=== Section Start ===

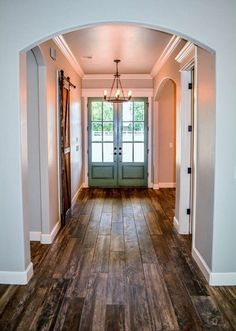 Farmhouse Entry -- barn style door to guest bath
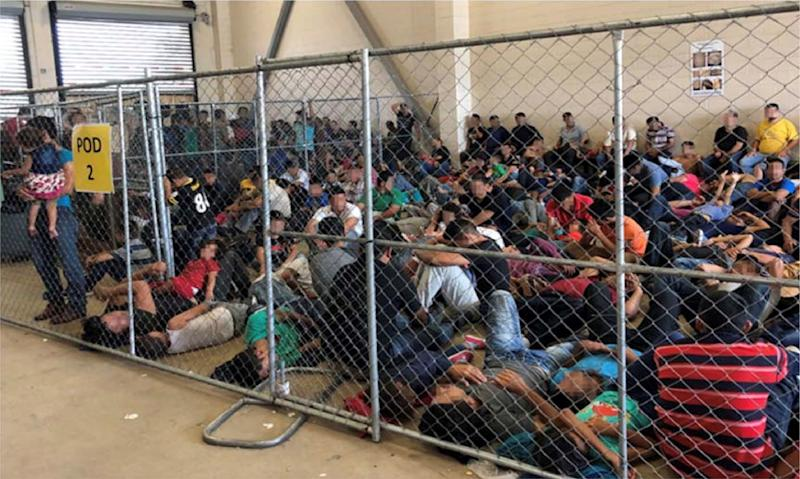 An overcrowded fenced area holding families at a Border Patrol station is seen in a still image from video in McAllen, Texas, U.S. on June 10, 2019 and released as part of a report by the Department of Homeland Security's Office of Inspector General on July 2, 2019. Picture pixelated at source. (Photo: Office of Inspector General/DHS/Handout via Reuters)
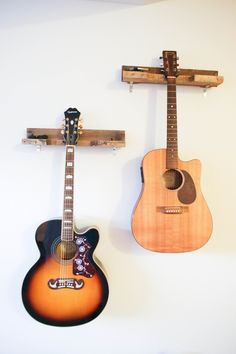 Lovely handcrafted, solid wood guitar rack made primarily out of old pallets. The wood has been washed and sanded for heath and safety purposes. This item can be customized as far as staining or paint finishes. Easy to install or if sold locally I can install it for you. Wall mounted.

=== Section End ===
=== Section Start ===

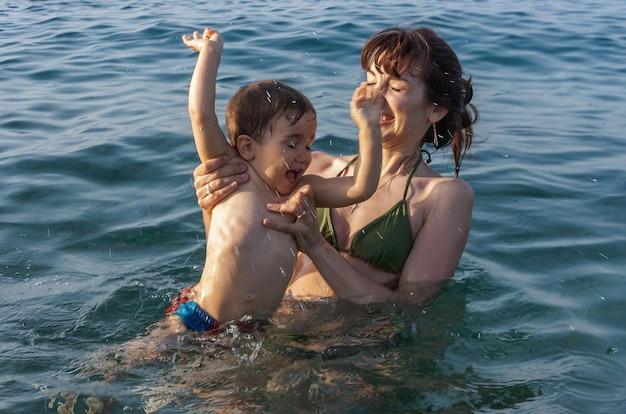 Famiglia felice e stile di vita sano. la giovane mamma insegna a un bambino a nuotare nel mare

=== Section End ===
=== Section Start ===

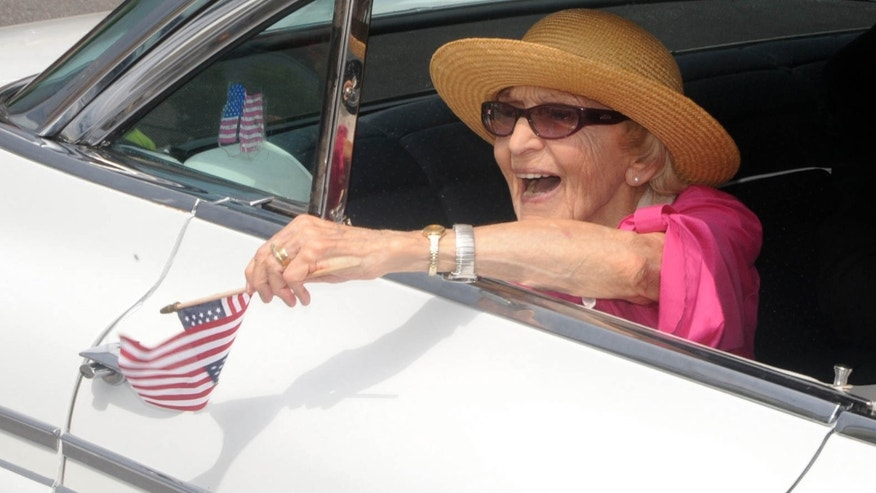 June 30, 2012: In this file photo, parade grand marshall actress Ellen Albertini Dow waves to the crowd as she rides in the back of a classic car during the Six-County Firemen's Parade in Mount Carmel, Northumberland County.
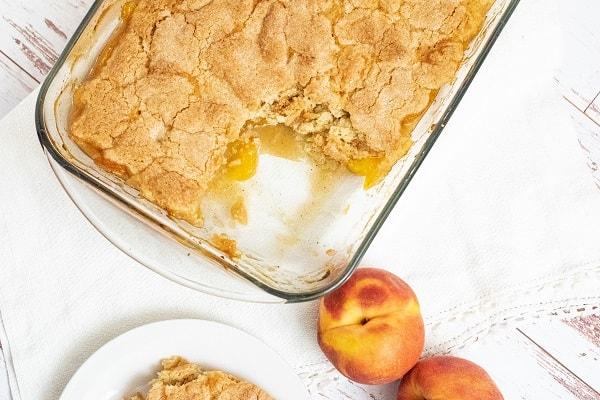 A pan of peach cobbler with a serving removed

=== Section End ===

From the listing above, restate verbatim the lines running from the one with "June 30, 2012: In" through the one with "A pan of peach", inclusive, but not the pictures.

 June 30, 2012: In this file photo, parade grand marshall actress Ellen Albertini Dow waves to the crowd as she rides in the back of a classic car during the Six-County Firemen's Parade in Mount Carmel, Northumberland County.
 A pan of peach cobbler with a serving removed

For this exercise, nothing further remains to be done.